To do:
Retype the data below exactly, skipping pictures.

Dataset excerpt:
%%

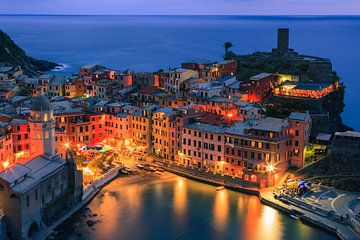Vernazza, Cinque Terre, Italie sur Henk Meijer Photography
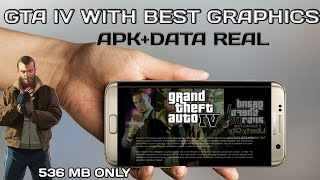 GTA 4 Android EARLY ACCESS(may not wok in all devices)(apk+obb) (UNREAL ENGINE)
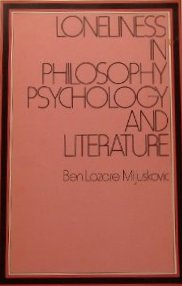 loneliness in philosophy psychology and literature book reviews Download ebook : loneliness in philosophy psychology and literature in pdf format also available for mobile reader.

%%

Result below:
Vernazza, Cinque Terre, Italie sur Henk Meijer Photography
 GTA 4 Android EARLY ACCESS(may not wok in all devices)(apk+obb) (UNREAL ENGINE)
 loneliness in philosophy psychology and literature book reviews Download ebook : loneliness in philosophy psychology and literature in pdf format also available for mobile reader.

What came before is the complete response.